| Task goal |
Continue the article on the many uses of bamboo, starting right after its last sentence.

| Document section |
------------------------------------------------------------------------

Indonesian Political, Business & Finance News

Man has found myriad of uses for bamboo plant

Man has found myriad of uses for bamboo plant

By Amir Sidharta

Man can survive without meat, but will die without bamboo.
-- Confucius

JAKARTA (JP): Enter bamboo, a slender, fast-growing plant that
is said to have miraculous potential in replenishing the earth.
Uniquely, while it offers a myriad of environmental uses, it also
has tremendous potential for industry. Its diversity should make
bamboo attractive to environmentalists and industrialists alike.

Bamboo is considered as a miracle plant partly because of its
capability to withstand immense pressure and stress. Bamboo is
known to be one of the few things to survive the atomic bomb
explosion in Hiroshima.

Primarily due to its property as the fastest growing plant in
the world, bamboo has tremendous potential to provide
environmental repair. Each year, millions of hectares of tropical
rain forests are used primarily to provide the world with wood.
If this continues, the world's rain forests will soon disappear.

Wood has a limited regenerative potential. It has a two to
five percent annual increase in biomass and takes years to grow.
Furthermore, if it is felled, it has to be replanted.

By contrast, bamboo has a much greater regenerative capacity.
Each plant grows an average of two inches an hour, or over one
meter a day. Bamboo shows a 10 to 30 percent annual increase in
terms of biomass, much higher than wood. Bamboo can be harvested
in four years, compared to seven to 20 years for trees. Once
harvested, the mother plant continues to reproduce itself. One
culm of bamboo produces more than one bamboo plant so it can be
selectively harvested. Bamboo lives between 50 to 60 years.

Like wood, bamboo is hard and durable, has good tension and is
therefore an appropriate substitute or alternative to wood.
Bamboo is known to be able to withstand 52,000 pounds of
pressure. Its tensile strength is 28,000 pounds per square inch,
greater than steel at 23,000 psi. Bamboo reinforcement bars take
up 170 times less energy to produce than the equivalent steel
bars.

Highly durable bamboo can be used to make construction
materials such as ply bamboo and bamboo flooring material.
Finished properly, bamboo flooring has an appeal similar to teak
parquet. China, the leading producer of bamboo products, boasts
over 200 ply-bamboo factories.

------------------------------------------------------------------------

| Stored data |
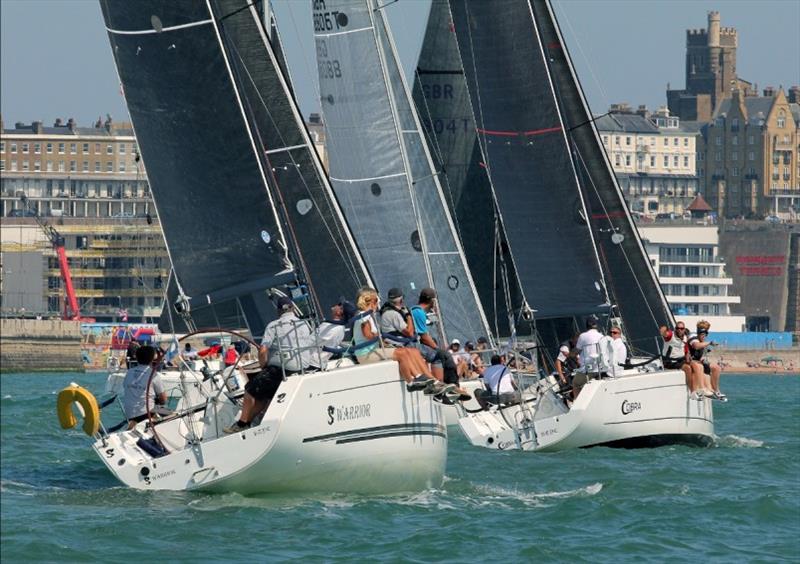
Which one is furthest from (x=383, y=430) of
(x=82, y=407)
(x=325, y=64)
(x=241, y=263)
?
(x=325, y=64)

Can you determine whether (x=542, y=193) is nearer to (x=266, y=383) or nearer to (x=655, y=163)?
(x=266, y=383)

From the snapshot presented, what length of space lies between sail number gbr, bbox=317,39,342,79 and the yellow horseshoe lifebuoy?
27.9 feet

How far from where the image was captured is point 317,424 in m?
14.5

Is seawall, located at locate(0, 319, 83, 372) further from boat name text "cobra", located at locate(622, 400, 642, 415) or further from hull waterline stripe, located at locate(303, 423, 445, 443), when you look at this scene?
hull waterline stripe, located at locate(303, 423, 445, 443)

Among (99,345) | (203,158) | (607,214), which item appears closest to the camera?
(203,158)

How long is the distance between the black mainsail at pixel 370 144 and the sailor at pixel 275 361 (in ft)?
23.6

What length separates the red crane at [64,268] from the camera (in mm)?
99750

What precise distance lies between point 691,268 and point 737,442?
306 feet

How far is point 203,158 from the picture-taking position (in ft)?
60.3

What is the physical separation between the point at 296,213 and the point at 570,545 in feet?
26.0

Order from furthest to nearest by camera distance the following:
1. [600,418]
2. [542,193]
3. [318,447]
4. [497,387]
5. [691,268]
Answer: [691,268] < [542,193] < [497,387] < [600,418] < [318,447]

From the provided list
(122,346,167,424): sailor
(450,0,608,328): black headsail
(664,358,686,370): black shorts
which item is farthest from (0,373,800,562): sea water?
(450,0,608,328): black headsail

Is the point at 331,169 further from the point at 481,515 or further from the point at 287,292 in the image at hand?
the point at 481,515

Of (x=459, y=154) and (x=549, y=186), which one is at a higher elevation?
(x=459, y=154)
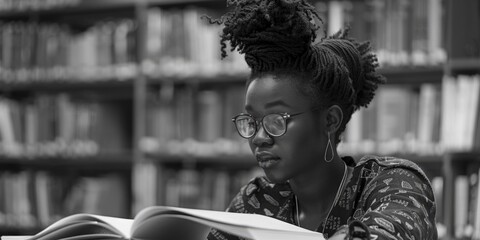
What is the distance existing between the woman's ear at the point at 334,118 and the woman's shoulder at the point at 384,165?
0.09 metres

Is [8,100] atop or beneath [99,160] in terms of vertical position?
atop

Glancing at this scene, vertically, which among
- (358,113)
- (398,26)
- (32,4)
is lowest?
(358,113)

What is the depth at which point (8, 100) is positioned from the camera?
403 cm

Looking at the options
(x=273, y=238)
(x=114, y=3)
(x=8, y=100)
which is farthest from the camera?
(x=8, y=100)

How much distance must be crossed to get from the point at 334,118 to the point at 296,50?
138 mm

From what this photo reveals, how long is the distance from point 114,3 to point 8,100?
823 millimetres

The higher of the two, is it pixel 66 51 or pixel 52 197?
pixel 66 51

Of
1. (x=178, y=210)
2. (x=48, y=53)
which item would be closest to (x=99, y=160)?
(x=48, y=53)

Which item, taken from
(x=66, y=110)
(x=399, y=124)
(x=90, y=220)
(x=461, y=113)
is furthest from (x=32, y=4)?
(x=90, y=220)

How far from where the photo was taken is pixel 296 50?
1.22m

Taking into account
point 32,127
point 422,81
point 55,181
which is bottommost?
point 55,181

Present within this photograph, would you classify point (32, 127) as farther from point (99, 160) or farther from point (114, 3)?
point (114, 3)

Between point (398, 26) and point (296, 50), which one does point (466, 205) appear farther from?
point (296, 50)

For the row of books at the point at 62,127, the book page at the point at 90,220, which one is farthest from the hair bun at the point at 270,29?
the row of books at the point at 62,127
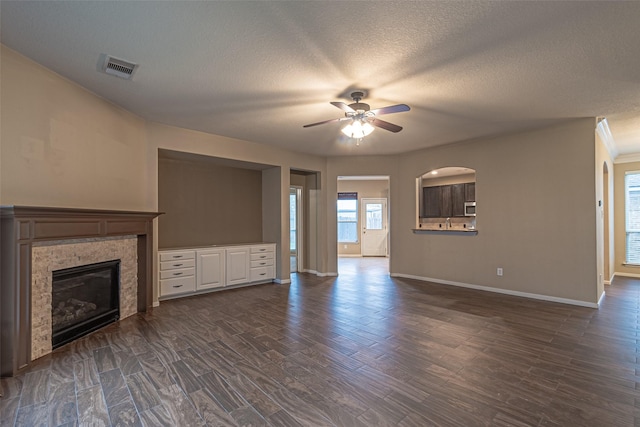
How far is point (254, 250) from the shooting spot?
5.81 m

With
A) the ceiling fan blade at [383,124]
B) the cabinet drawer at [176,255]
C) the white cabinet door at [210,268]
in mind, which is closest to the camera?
the ceiling fan blade at [383,124]

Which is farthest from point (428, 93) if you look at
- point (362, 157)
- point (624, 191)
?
point (624, 191)

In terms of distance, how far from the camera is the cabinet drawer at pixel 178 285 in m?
4.67

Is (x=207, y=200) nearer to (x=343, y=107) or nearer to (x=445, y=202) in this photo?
(x=343, y=107)

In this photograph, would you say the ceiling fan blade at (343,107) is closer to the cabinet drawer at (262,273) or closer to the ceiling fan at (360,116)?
the ceiling fan at (360,116)

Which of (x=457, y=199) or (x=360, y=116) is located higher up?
(x=360, y=116)

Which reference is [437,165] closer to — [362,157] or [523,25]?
[362,157]

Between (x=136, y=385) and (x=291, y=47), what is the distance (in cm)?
289

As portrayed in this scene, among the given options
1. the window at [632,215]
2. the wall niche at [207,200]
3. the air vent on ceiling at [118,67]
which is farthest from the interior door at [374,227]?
the air vent on ceiling at [118,67]

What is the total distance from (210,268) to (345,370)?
135 inches

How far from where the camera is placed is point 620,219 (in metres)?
6.50

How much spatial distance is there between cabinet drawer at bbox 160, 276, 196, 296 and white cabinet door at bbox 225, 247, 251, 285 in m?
0.63

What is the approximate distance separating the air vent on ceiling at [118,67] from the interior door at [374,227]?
326 inches

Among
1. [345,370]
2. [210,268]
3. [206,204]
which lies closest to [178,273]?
[210,268]
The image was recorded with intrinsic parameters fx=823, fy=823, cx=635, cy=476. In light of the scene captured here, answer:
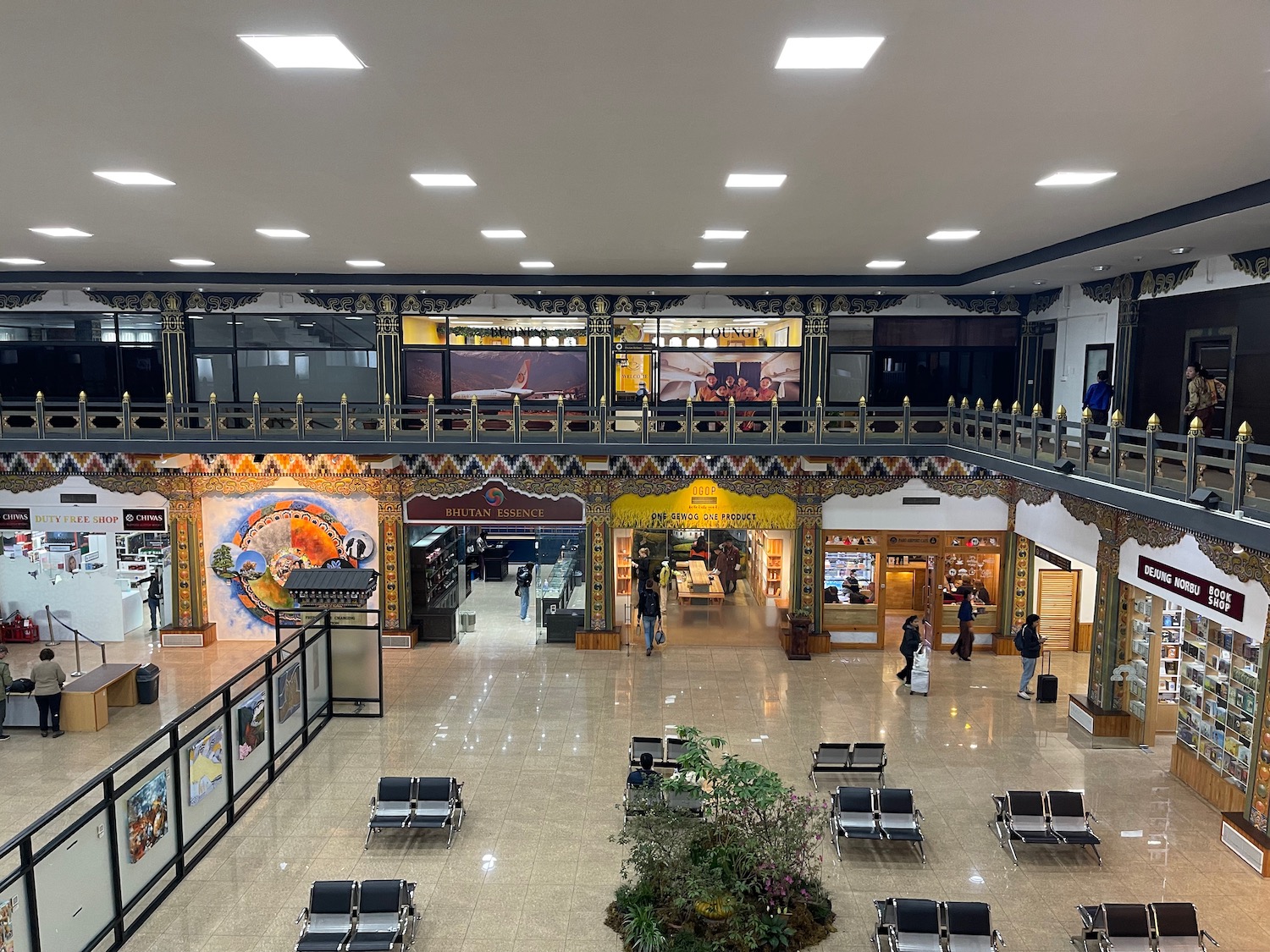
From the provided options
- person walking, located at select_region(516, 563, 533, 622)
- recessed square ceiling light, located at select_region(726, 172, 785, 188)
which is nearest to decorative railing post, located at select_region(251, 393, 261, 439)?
person walking, located at select_region(516, 563, 533, 622)

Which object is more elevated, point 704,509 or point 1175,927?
point 704,509

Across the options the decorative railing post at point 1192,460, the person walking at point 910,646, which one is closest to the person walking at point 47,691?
the person walking at point 910,646

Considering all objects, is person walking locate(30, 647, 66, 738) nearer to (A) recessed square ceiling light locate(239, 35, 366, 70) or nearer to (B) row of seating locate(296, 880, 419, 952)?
(B) row of seating locate(296, 880, 419, 952)

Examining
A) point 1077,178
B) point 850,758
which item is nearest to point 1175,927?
point 850,758

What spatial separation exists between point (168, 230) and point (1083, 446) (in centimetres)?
1334

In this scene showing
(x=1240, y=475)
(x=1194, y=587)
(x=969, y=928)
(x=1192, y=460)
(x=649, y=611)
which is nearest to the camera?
(x=969, y=928)

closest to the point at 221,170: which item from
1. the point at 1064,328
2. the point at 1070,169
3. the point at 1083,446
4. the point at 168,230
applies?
the point at 168,230

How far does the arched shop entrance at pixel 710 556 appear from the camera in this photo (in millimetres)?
18281

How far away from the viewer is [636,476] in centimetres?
1819

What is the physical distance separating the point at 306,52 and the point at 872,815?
10.0 m

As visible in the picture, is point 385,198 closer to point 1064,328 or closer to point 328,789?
point 328,789

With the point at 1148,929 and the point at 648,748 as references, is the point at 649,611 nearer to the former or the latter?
the point at 648,748

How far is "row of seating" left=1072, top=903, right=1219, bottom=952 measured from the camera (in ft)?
26.1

------------------------------------------------------------------------

| Exercise result |
Bamboo's long fibers makes it an excellent ingredient for
paper pulp. Bamboo paper is made using a combination of wood and
bamboo pulp. Although wood is a better material for paper pulp,
the fact that the regeneration time for bamboo is far less gives
it the potential to limit deforestation.

Two paper companies in Indonesia, one in Banyuwangi and the
other in Goa, have used bamboo for pulp. However, the bamboo they
used was not harvested properly, and therefore the supply of
bamboo dropped significantly. This caused the companies to be
unable to operate efficiently. The lack of a consistent and
adequate supply has caused bamboo pulp paper and bamboo chopstick
factories to close down in Indonesia.

Knowledge about bamboo agriculture has advanced remarkably.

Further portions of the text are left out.